■ Job ■
Can you copy out every entry below word for word, changing nothing?

■ Input for this task ■
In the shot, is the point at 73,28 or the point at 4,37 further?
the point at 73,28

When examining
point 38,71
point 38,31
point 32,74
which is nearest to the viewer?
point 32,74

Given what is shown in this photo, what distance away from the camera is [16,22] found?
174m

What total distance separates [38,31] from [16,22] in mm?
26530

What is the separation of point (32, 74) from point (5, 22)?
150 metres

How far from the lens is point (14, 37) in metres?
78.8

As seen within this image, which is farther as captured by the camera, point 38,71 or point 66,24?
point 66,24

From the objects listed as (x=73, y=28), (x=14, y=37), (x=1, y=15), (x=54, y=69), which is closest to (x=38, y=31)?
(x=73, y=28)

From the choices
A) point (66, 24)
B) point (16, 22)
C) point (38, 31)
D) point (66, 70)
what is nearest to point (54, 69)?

■ Written solution ■
In the shot, is the point at 73,28 or the point at 4,37 further?
the point at 73,28

When examining
point 38,71
point 38,31
point 32,74
which is nearest to the viewer?
point 32,74

Given what is shown in this photo, what distance away from the camera is [16,22] found?
174m

What total distance separates [38,31] from [16,22] in mm?
26530

What is the separation of point (32, 74) from point (5, 22)?
150 metres

How far from the lens is point (14, 37) in metres?
78.8

As seen within this image, which is farther as captured by the camera, point 38,71 or point 66,24?
point 66,24

From the objects listed as (x=73, y=28), (x=14, y=37), (x=1, y=15), (x=54, y=69), which is closest to (x=38, y=31)?
(x=73, y=28)

From the choices
A) point (66, 24)
B) point (16, 22)
C) point (38, 31)
D) point (66, 70)
what is nearest to point (54, 69)?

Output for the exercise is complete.